◆ Page excerpt
City of Bessemer v. Whaley, 656

CourtSupreme Court of Alabama
Writing for the CourtSAYRE, J.
Citation65 So. 542,187 Ala. 525
PartiesCITY OF BESSEMER v. WHALEY.
Docket Number656
Decision Date14 May 1914

65 So. 542

187 Ala. 525

CITY OF BESSEMER
v.

WHALEY.

No. 656

Supreme Court of Alabama

May 14, 1914


Certiorari to Court of Appeals.

Petition by S.B. Whaley to review by certiorari a judgment of the Court of Civil Appeals (8 Ala.App. 523, 62 So. 473), reversing and remanding a judgment of the trial court in the case of the City of Bessemer v. S.B. Whaley. Certiorari awarded, judgment of the Court of Appeals reversed, and cause remanded to that court.

Estes, Jones & Welch, of Bessemer, for appellant.

L. Herbert Etheridge and Goodwyn & Ross, all of Bessemer, for appellee.

SAYRE, J.

Petition for certiorari to review the judgment of the Court of Appeals. The question at issue is raised by demurrer to the complaint, and may be found stated in 8 Ala.App. 523, 62 So. 473, et seq.

◆ Material provided
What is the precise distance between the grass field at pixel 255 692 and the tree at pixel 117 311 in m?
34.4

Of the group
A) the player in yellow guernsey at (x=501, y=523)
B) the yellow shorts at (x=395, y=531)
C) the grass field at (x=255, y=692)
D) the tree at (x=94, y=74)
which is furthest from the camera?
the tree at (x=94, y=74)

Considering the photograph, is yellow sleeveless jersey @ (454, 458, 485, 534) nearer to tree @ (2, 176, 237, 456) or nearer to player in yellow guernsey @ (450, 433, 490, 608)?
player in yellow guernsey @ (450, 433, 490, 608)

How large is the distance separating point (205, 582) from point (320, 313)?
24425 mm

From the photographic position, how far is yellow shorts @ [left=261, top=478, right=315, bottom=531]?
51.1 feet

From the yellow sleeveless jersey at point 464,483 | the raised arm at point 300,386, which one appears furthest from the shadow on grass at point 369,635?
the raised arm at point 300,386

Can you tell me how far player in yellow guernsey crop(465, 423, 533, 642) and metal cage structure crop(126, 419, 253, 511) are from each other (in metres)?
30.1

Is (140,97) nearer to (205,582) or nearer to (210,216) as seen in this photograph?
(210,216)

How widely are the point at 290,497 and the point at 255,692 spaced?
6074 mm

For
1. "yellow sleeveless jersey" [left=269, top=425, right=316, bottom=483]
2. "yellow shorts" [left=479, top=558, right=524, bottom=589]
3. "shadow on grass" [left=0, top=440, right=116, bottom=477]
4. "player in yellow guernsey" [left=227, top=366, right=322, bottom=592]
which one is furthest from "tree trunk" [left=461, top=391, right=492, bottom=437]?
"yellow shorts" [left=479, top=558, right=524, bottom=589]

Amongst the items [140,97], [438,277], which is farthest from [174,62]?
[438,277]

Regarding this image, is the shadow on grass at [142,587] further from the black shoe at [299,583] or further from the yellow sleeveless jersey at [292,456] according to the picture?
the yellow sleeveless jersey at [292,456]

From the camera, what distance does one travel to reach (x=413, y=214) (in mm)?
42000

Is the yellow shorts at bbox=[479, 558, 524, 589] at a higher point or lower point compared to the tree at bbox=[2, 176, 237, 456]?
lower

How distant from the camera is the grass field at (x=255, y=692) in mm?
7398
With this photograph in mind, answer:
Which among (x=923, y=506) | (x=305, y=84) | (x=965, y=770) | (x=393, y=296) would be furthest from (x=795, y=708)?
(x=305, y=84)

◆ Problems and tasks
(a) Answer these questions from the case page on City of Bessemer v. Whaley:
(i) On what date was the case decided?
(ii) Who wrote for the court?
(iii) Which firm represented the appellant?
(b) Reproduce the passage of the case page on City of Bessemer v. Whaley that opens with the words "Petition for certiorari" and closes with "473, et seq.".

◆ Answers
(a)
(i) May 14, 1914
(ii) Sayre, J.
(iii) Estes, Jones & Welch, of Bessemer

(b)
Petition for certiorari to review the judgment of the Court of Appeals. The question at issue is raised by demurrer to the complaint, and may be found stated in 8 Ala.App. 523, 62 So. 473, et seq.